Task prompt »
Count the lines in the entries below that contain the word "tinted". Reply with the number alone.

Material »

--- Begin ---

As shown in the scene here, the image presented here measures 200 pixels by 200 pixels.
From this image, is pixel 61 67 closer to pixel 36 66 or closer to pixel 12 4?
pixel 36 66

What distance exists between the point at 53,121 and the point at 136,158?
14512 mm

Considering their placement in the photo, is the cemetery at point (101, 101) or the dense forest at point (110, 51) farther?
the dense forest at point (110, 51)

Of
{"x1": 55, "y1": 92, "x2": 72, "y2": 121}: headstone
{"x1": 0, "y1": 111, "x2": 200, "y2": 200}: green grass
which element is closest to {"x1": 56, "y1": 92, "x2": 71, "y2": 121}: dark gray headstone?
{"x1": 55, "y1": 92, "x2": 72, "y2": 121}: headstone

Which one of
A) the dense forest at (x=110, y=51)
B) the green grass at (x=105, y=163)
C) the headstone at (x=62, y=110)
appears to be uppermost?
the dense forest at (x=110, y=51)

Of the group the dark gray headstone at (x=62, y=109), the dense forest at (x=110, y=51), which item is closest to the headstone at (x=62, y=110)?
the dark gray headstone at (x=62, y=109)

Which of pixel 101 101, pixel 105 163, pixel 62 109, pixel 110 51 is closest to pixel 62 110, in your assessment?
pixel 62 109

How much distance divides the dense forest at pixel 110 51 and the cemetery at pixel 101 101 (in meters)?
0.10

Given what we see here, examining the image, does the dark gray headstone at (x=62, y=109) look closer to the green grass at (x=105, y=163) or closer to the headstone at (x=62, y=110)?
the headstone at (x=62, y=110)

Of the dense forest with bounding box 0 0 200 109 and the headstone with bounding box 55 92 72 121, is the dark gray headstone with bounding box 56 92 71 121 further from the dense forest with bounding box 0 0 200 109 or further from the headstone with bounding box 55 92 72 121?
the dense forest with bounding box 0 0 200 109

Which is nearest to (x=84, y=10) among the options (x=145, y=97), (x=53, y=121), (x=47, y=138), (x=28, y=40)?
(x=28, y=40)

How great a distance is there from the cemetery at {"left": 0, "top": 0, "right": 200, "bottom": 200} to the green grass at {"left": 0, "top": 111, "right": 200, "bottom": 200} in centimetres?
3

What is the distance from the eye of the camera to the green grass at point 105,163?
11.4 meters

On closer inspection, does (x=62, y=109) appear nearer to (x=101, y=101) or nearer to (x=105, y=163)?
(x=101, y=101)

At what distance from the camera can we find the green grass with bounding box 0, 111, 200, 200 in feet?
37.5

--- End ---
--- Begin ---

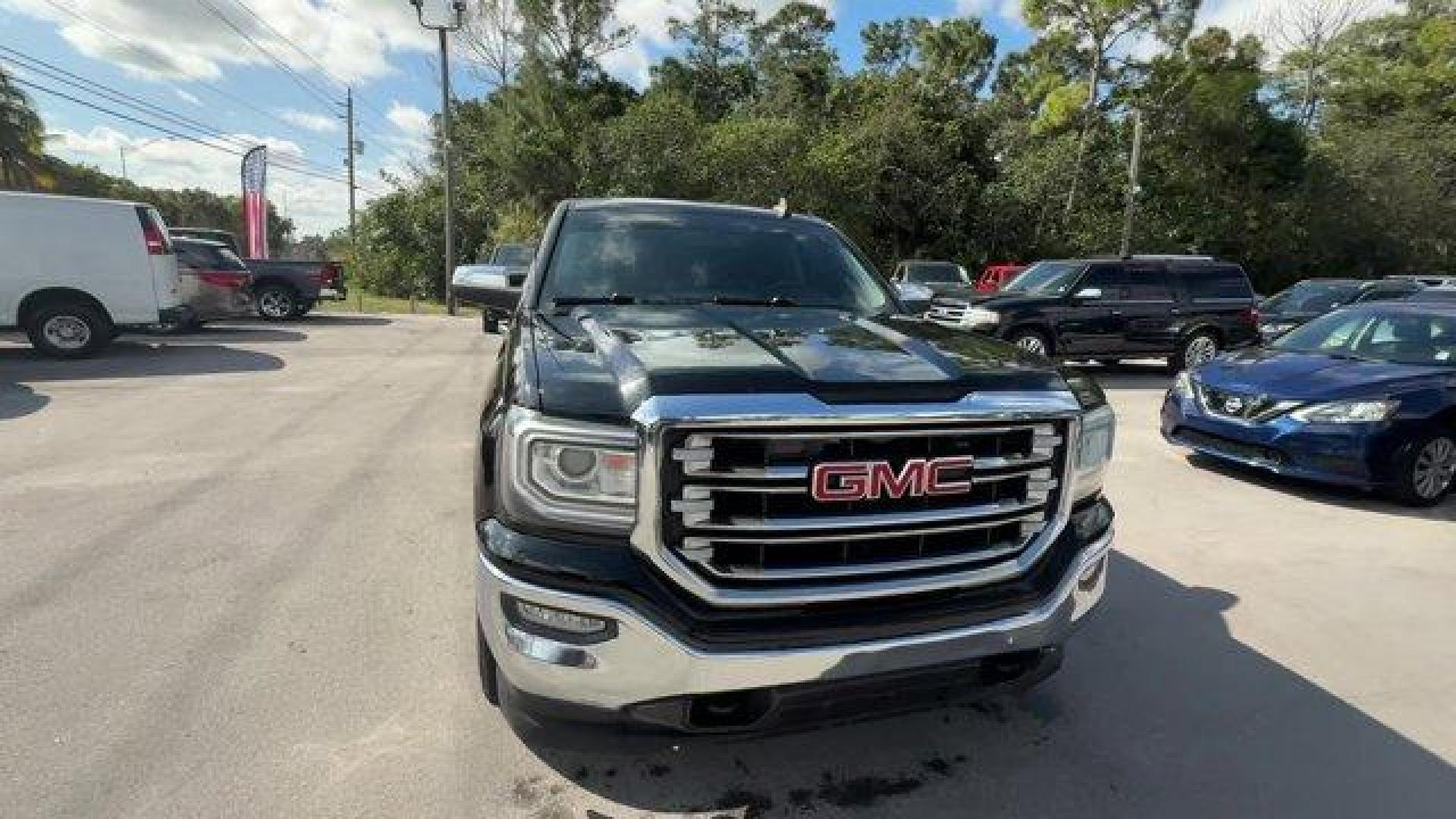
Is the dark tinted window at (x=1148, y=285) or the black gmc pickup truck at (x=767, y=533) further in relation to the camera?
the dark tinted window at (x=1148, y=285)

--- End ---

Exercise output »
2